▶ **EXTRACTED RECORDS**
-----
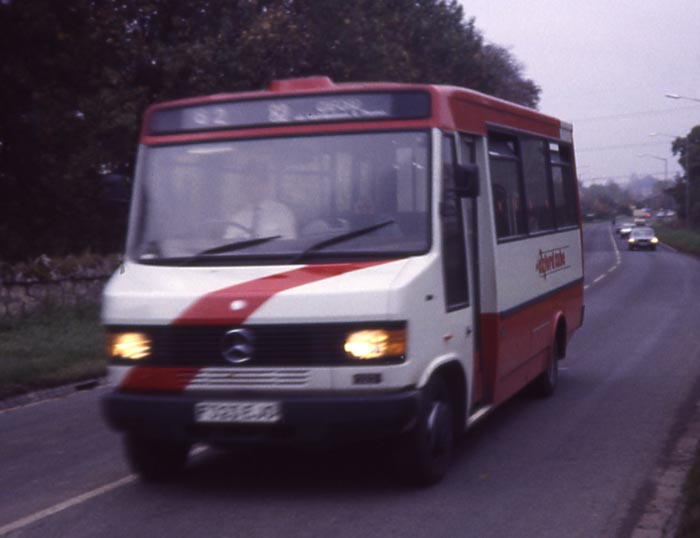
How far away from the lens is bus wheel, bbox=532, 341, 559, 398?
11.5 metres

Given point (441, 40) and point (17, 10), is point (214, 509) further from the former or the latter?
point (441, 40)

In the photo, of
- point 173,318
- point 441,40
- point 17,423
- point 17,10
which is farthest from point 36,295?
point 441,40

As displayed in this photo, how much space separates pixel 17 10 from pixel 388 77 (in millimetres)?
8599

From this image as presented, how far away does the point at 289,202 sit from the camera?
24.9 ft

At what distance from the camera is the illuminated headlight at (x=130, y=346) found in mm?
7246

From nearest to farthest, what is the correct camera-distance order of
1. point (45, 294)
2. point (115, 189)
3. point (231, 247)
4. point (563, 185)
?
1. point (231, 247)
2. point (115, 189)
3. point (563, 185)
4. point (45, 294)

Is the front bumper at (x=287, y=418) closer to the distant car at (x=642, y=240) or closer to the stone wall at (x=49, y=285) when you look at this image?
the stone wall at (x=49, y=285)

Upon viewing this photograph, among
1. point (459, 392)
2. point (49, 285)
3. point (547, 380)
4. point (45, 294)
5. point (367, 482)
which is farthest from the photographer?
point (49, 285)

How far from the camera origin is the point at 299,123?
A: 784cm

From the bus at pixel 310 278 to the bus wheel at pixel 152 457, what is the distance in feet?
0.05

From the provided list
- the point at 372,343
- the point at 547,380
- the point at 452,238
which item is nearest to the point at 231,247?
the point at 372,343

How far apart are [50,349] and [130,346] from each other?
871 cm

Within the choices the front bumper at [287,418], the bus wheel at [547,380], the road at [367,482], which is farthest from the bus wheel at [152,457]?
the bus wheel at [547,380]

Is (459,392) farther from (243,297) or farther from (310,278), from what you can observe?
(243,297)
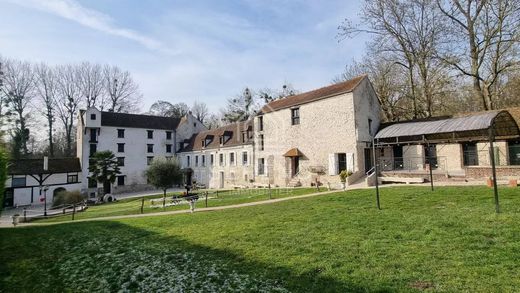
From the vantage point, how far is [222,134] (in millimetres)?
34969

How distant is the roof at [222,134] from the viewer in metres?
33.0

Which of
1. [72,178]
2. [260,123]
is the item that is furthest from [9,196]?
[260,123]

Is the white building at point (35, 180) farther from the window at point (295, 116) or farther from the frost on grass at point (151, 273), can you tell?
the frost on grass at point (151, 273)

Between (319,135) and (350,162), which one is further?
(319,135)

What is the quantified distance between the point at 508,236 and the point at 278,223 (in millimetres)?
5789

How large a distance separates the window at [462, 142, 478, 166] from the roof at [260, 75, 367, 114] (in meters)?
9.27

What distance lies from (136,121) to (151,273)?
39310 mm

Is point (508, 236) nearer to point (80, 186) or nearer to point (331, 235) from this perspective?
point (331, 235)

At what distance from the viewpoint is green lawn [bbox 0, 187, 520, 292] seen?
4602 millimetres

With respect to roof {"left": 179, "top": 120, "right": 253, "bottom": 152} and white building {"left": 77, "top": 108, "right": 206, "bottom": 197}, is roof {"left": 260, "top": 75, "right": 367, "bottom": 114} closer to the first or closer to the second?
roof {"left": 179, "top": 120, "right": 253, "bottom": 152}

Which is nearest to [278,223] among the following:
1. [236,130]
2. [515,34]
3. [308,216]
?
[308,216]

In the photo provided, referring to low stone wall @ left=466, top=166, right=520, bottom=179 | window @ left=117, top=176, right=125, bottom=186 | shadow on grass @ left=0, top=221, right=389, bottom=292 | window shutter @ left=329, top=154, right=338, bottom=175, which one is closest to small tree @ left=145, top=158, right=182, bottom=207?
window shutter @ left=329, top=154, right=338, bottom=175

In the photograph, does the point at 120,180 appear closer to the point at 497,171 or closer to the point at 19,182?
the point at 19,182

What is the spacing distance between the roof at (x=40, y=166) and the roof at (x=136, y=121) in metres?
6.45
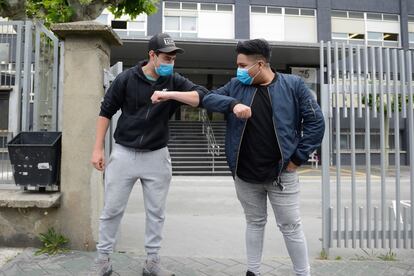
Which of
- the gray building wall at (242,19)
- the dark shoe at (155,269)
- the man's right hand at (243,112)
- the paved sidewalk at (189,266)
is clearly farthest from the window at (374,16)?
the dark shoe at (155,269)

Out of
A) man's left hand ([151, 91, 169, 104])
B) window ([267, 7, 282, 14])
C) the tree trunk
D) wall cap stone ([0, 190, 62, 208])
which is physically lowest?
wall cap stone ([0, 190, 62, 208])

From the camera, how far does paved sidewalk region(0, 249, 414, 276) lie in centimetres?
353

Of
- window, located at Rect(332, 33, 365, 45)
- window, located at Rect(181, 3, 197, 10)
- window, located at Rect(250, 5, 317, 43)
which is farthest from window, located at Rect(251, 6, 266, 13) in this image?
window, located at Rect(332, 33, 365, 45)

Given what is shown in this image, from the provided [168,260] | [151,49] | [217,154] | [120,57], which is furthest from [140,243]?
[120,57]

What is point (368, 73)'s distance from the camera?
4355 millimetres

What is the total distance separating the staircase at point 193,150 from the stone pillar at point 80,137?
439 inches

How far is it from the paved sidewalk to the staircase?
11.3 m

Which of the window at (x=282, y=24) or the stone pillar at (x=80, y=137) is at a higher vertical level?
the window at (x=282, y=24)

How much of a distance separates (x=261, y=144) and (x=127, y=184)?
3.77ft

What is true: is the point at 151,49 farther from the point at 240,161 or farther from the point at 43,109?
the point at 43,109

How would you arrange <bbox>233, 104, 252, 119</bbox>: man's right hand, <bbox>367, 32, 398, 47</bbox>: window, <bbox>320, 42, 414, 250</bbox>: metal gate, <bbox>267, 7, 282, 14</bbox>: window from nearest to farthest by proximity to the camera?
<bbox>233, 104, 252, 119</bbox>: man's right hand < <bbox>320, 42, 414, 250</bbox>: metal gate < <bbox>267, 7, 282, 14</bbox>: window < <bbox>367, 32, 398, 47</bbox>: window

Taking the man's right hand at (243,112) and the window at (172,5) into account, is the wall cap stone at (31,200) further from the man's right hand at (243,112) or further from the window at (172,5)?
the window at (172,5)

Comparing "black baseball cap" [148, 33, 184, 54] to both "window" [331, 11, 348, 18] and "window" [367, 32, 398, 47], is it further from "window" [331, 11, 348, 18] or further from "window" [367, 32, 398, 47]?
"window" [367, 32, 398, 47]

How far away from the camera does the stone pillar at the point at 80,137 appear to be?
4.07 m
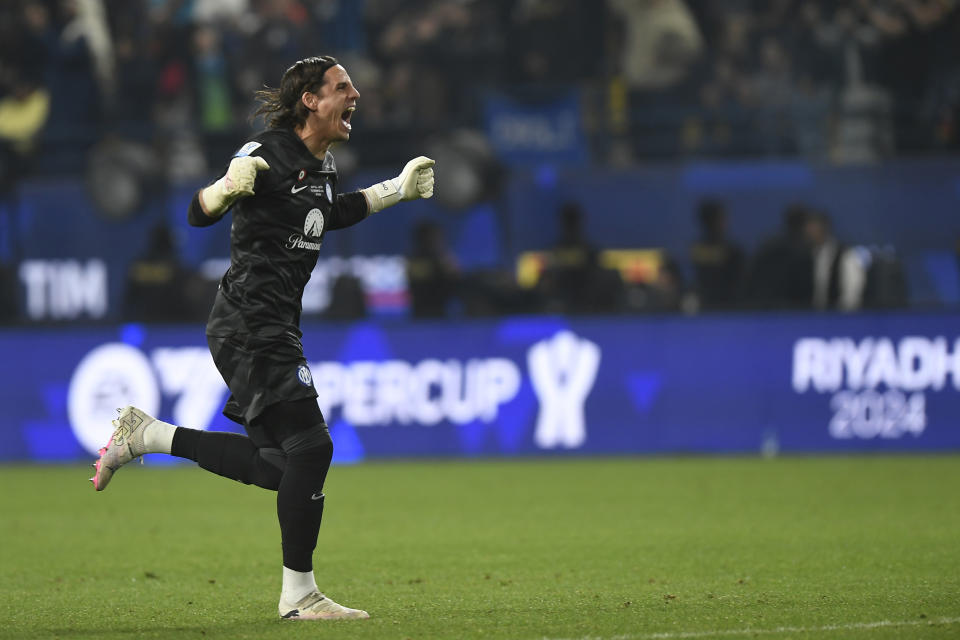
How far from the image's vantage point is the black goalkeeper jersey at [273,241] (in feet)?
18.7

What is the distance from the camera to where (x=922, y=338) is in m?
13.4

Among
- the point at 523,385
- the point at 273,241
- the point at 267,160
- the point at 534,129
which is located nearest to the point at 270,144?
the point at 267,160

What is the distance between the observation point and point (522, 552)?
7.89 meters

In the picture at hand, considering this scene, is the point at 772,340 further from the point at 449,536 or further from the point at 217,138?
the point at 217,138

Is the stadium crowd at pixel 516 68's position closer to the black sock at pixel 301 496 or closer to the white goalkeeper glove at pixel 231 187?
the black sock at pixel 301 496

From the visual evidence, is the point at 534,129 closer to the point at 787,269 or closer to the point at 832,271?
the point at 787,269

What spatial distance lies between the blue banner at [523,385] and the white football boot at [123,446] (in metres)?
7.41

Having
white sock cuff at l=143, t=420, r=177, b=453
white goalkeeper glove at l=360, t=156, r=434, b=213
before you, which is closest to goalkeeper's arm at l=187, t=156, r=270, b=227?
white goalkeeper glove at l=360, t=156, r=434, b=213

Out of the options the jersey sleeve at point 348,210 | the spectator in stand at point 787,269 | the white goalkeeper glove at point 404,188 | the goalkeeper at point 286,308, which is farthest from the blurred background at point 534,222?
the goalkeeper at point 286,308

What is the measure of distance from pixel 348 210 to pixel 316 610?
5.43ft

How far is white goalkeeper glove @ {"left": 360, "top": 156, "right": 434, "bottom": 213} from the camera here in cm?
625

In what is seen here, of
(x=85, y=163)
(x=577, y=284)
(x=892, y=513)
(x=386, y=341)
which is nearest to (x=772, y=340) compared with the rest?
(x=577, y=284)

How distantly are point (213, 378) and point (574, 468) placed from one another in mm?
3487

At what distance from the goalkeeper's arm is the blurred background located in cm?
831
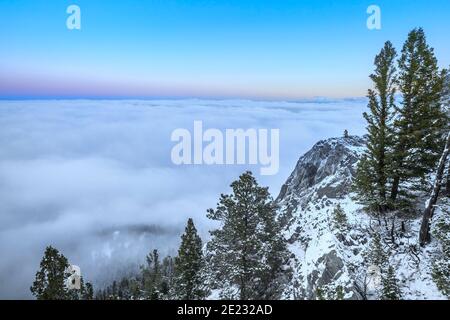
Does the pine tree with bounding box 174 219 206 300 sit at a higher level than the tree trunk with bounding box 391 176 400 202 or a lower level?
lower

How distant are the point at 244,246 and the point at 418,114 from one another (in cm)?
1225

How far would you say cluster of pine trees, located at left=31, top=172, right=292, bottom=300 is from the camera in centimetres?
1781

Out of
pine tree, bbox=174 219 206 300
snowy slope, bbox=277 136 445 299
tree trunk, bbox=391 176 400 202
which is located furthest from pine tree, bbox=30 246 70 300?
tree trunk, bbox=391 176 400 202

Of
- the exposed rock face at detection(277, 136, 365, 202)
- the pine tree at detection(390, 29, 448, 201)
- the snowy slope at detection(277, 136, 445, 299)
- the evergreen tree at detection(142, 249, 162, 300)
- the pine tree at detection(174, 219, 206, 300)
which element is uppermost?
the pine tree at detection(390, 29, 448, 201)

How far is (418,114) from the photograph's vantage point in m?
15.9

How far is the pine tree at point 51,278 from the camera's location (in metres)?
18.3

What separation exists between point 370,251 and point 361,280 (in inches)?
74.2

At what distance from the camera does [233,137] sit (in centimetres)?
1453

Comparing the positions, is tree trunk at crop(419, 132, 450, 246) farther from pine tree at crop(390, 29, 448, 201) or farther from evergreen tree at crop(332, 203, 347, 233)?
evergreen tree at crop(332, 203, 347, 233)

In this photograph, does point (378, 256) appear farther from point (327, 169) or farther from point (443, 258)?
point (327, 169)

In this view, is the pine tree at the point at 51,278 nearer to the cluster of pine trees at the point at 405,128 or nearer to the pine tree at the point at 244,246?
the pine tree at the point at 244,246
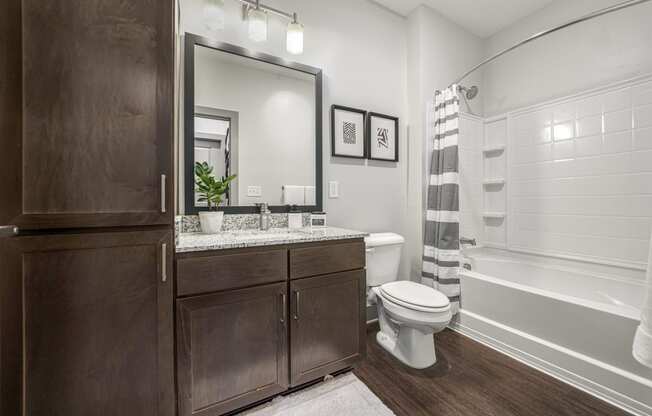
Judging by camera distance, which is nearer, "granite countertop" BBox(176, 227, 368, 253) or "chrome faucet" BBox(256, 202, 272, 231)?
"granite countertop" BBox(176, 227, 368, 253)

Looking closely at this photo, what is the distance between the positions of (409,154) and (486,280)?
119 centimetres

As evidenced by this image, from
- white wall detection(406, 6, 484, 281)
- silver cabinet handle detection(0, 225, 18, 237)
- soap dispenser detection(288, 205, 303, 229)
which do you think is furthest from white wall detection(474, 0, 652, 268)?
silver cabinet handle detection(0, 225, 18, 237)

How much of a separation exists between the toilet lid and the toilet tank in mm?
171

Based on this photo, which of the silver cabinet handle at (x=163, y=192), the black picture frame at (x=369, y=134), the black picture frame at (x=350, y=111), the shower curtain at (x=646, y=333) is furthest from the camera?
the black picture frame at (x=369, y=134)

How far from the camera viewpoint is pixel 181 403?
1069 mm

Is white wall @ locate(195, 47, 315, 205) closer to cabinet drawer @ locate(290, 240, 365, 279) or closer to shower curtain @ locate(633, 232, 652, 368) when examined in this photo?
cabinet drawer @ locate(290, 240, 365, 279)

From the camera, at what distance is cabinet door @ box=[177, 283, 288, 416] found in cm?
108

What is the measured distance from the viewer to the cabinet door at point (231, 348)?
1079 millimetres

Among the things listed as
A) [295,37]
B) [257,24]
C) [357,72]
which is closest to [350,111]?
[357,72]

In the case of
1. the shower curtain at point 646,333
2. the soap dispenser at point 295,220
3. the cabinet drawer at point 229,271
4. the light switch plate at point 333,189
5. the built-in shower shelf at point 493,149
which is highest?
the built-in shower shelf at point 493,149

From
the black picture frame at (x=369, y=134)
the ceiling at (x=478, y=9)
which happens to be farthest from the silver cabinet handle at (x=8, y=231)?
A: the ceiling at (x=478, y=9)

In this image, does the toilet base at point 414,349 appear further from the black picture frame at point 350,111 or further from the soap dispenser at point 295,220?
the black picture frame at point 350,111

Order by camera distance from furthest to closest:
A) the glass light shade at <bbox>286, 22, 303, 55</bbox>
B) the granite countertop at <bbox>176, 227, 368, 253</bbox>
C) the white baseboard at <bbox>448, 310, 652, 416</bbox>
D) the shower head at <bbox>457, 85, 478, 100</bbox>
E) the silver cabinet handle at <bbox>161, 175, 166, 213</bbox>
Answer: the shower head at <bbox>457, 85, 478, 100</bbox> < the glass light shade at <bbox>286, 22, 303, 55</bbox> < the white baseboard at <bbox>448, 310, 652, 416</bbox> < the granite countertop at <bbox>176, 227, 368, 253</bbox> < the silver cabinet handle at <bbox>161, 175, 166, 213</bbox>

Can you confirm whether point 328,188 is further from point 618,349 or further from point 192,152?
point 618,349
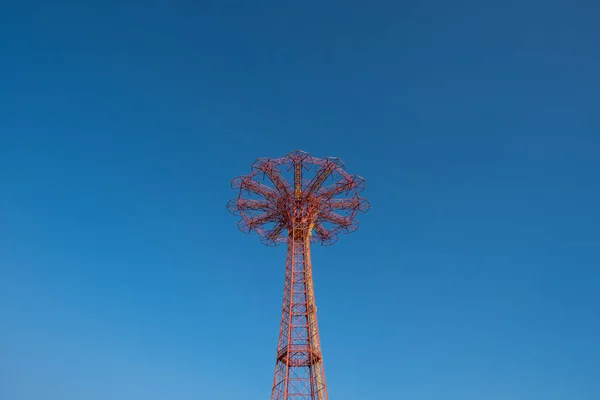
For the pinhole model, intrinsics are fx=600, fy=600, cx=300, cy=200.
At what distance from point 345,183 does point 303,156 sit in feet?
14.0

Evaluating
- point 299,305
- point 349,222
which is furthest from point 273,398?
point 349,222

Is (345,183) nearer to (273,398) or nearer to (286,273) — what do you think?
(286,273)

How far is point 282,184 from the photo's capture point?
50.4 m

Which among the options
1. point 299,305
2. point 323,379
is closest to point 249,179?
point 299,305

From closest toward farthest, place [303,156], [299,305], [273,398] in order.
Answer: [273,398], [299,305], [303,156]

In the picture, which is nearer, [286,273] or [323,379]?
[323,379]

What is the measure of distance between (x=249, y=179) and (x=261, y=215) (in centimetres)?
379

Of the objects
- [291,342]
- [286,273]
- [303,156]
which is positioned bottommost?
[291,342]

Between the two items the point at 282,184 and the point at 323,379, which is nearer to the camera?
the point at 323,379

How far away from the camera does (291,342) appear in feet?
147

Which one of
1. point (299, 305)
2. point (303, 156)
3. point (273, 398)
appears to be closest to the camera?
point (273, 398)

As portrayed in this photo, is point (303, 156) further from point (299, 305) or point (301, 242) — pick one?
point (299, 305)

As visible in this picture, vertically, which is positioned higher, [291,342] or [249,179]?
[249,179]

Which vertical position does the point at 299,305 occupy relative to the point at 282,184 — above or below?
below
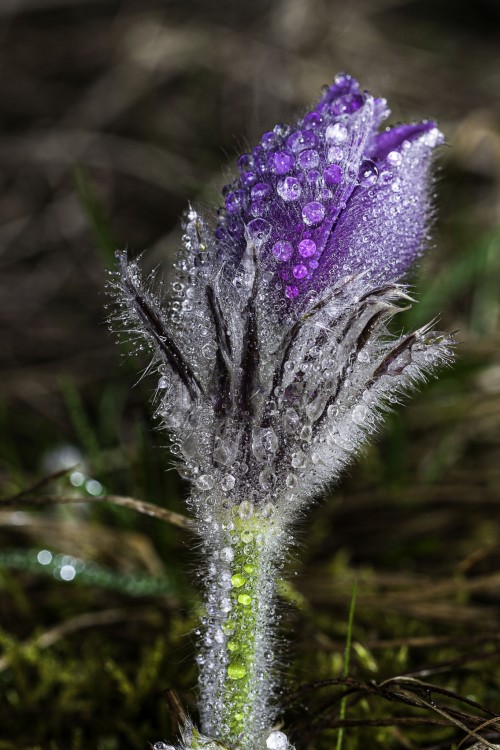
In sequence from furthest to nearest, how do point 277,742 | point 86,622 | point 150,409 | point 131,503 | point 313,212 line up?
point 150,409
point 86,622
point 131,503
point 277,742
point 313,212

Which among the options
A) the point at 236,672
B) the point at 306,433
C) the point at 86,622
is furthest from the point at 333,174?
the point at 86,622

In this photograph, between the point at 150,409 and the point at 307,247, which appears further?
the point at 150,409

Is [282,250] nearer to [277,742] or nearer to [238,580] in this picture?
[238,580]

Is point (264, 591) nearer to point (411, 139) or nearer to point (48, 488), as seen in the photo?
point (411, 139)

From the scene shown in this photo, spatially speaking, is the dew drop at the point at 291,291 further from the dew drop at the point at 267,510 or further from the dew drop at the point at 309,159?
the dew drop at the point at 267,510

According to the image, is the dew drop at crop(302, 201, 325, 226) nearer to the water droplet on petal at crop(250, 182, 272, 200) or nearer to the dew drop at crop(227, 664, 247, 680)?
the water droplet on petal at crop(250, 182, 272, 200)

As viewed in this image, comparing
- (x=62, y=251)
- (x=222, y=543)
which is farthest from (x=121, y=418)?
(x=222, y=543)
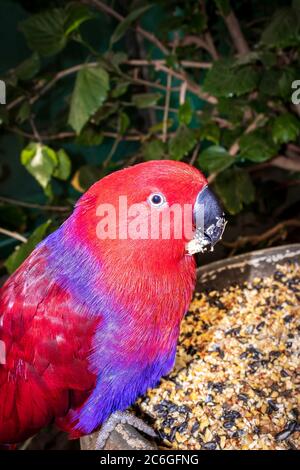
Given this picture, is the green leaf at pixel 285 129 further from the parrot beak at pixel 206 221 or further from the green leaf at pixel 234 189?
the parrot beak at pixel 206 221

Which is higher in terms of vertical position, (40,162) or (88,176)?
(40,162)

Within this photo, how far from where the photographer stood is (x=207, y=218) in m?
0.63

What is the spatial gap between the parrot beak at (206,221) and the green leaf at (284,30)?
1.80 ft

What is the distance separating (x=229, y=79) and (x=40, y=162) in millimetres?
548

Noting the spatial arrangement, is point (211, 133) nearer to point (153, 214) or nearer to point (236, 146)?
point (236, 146)

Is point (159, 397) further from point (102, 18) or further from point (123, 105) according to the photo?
point (102, 18)

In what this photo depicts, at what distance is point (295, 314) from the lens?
2.99 ft

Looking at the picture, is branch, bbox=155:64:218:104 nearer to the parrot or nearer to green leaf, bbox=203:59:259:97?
green leaf, bbox=203:59:259:97

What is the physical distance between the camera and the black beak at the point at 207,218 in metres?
0.62

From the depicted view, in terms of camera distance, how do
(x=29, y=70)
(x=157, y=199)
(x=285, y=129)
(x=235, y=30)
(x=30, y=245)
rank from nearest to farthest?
(x=157, y=199) < (x=30, y=245) < (x=285, y=129) < (x=29, y=70) < (x=235, y=30)

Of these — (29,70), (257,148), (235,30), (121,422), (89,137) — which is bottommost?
(121,422)

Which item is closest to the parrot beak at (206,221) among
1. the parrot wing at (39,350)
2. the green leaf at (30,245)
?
the parrot wing at (39,350)

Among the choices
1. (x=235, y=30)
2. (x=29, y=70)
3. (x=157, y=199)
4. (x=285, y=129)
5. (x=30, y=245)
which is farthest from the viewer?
(x=235, y=30)

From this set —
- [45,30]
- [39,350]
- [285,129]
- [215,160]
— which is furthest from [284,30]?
[39,350]
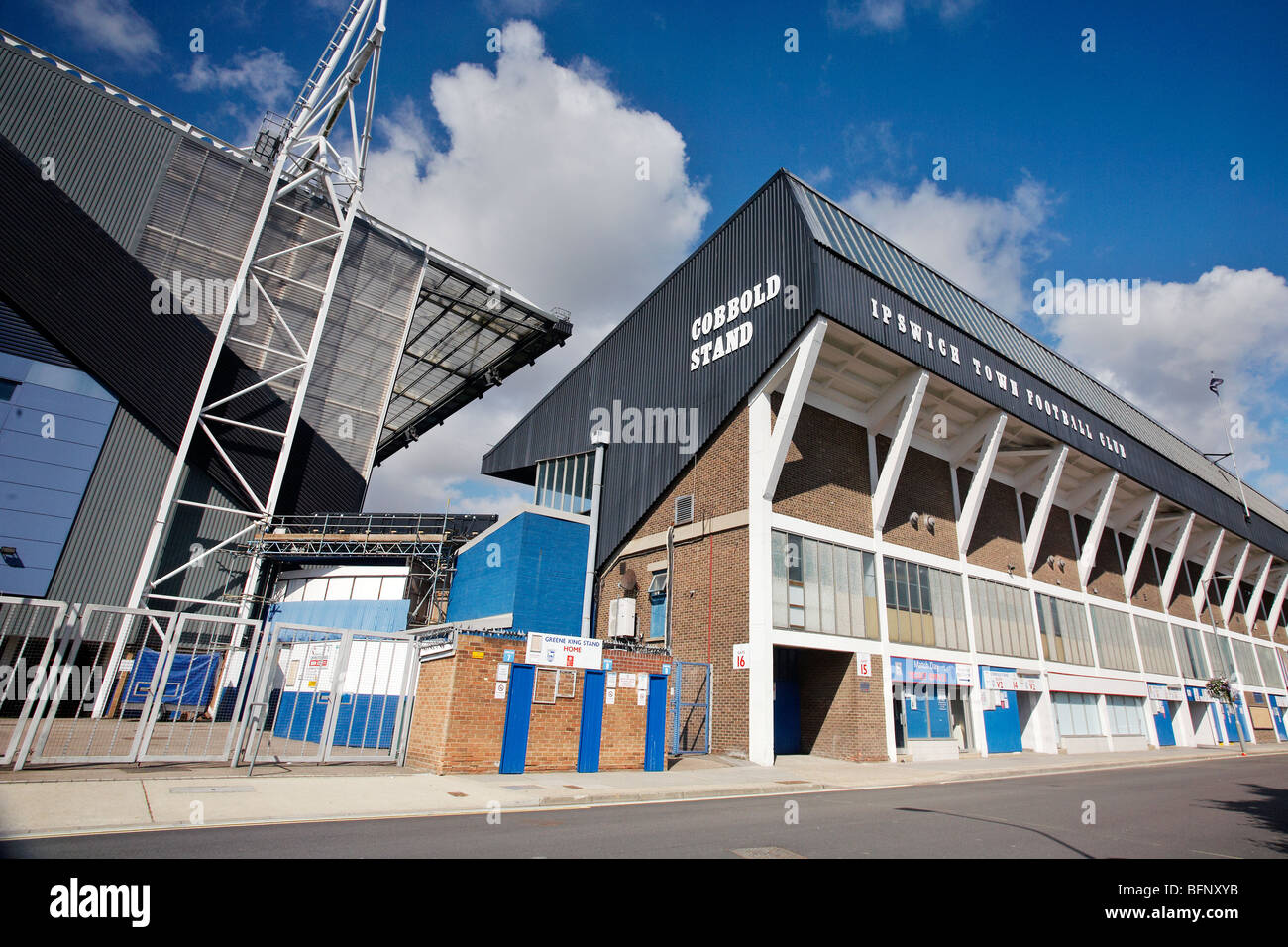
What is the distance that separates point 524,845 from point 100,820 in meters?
4.81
-----
▶ **TASK BRIEF**
The line that contains "In what this" begins the part to retype, and the last line of the records above ends it. Retype both and everything between, exactly, without the pictures.

▶ **EXERCISE SOLUTION**
In what this photo depicts, at what distance is point (295, 314) from the lens?
2.99 ft

Looking at the picture, is branch, bbox=155:64:218:104 nearer to the parrot or nearer to green leaf, bbox=203:59:259:97?
green leaf, bbox=203:59:259:97

What is the physical distance between the camera and the black beak at the point at 207,218 in metres?
0.62

From the depicted view, in terms of camera distance, how do
(x=29, y=70)
(x=157, y=199)
(x=285, y=129)
(x=235, y=30)
(x=30, y=245)
rank from nearest to farthest?
(x=157, y=199) < (x=30, y=245) < (x=285, y=129) < (x=29, y=70) < (x=235, y=30)

Of these — (29,70), (257,148), (235,30), (121,422), (89,137) — which is bottommost?
(121,422)

Which item is closest to the parrot beak at (206,221) among
1. the parrot wing at (39,350)
2. the green leaf at (30,245)
?
the parrot wing at (39,350)

Among the choices
1. (x=235, y=30)
2. (x=29, y=70)
3. (x=157, y=199)
4. (x=285, y=129)
5. (x=30, y=245)
which is farthest from the viewer?
(x=235, y=30)

From this set —
- [45,30]
- [39,350]
- [285,129]
- [215,160]
— which is furthest from [284,30]?
[39,350]
What is the distance that separates point 524,845 from point 100,820 in meters?
4.81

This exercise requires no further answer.